**WORK TO BE COMPLETED:** Reproduce the text of the following records verbatim, omitting the pictures.

**LISTED ENTRIES:**

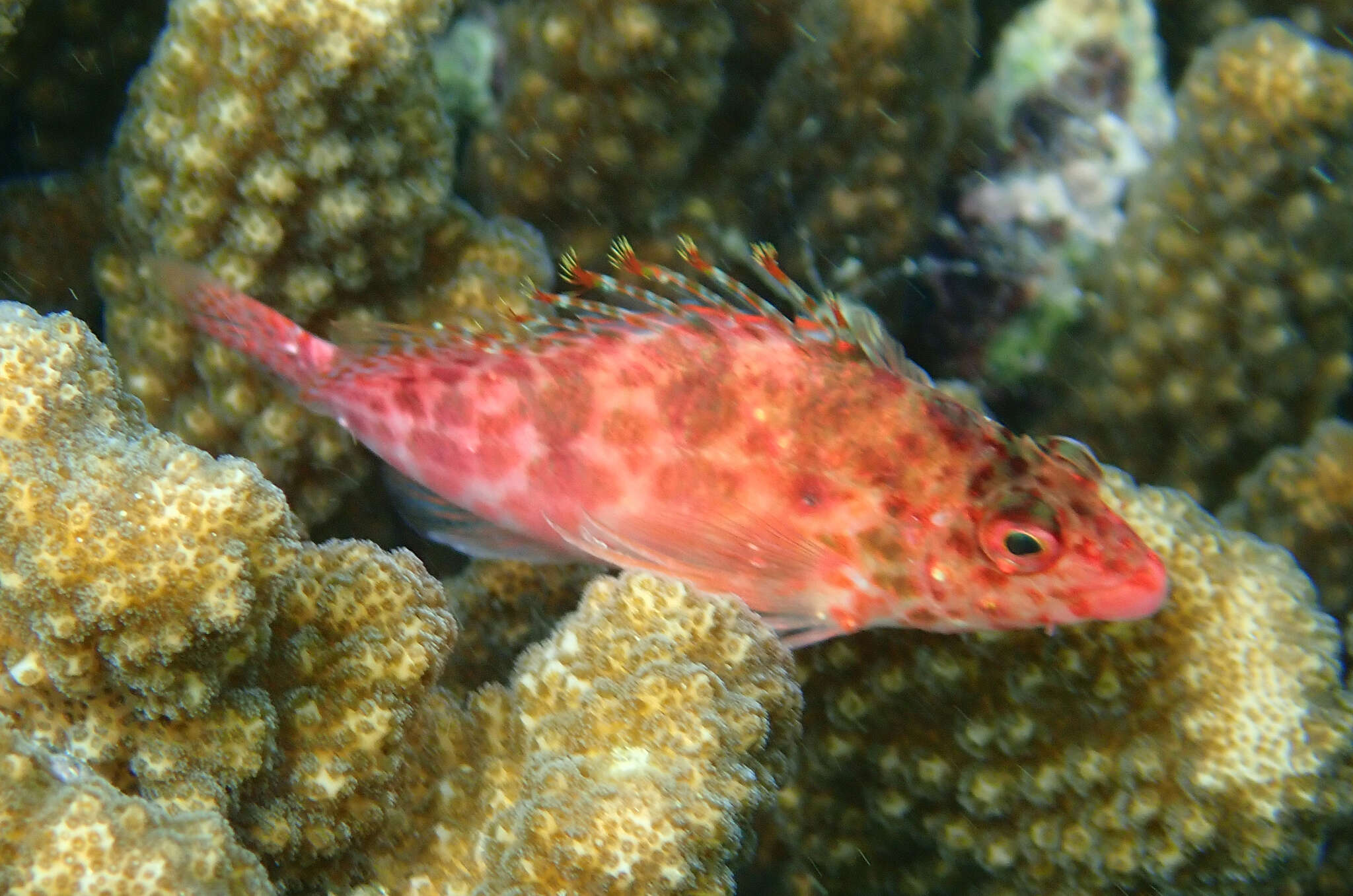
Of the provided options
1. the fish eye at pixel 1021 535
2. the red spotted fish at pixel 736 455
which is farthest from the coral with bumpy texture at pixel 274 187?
the fish eye at pixel 1021 535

**EXERCISE OUTPUT:**
Of the provided options
1. the fish eye at pixel 1021 535
2. the red spotted fish at pixel 736 455
which is farthest from the coral with bumpy texture at pixel 274 187?
the fish eye at pixel 1021 535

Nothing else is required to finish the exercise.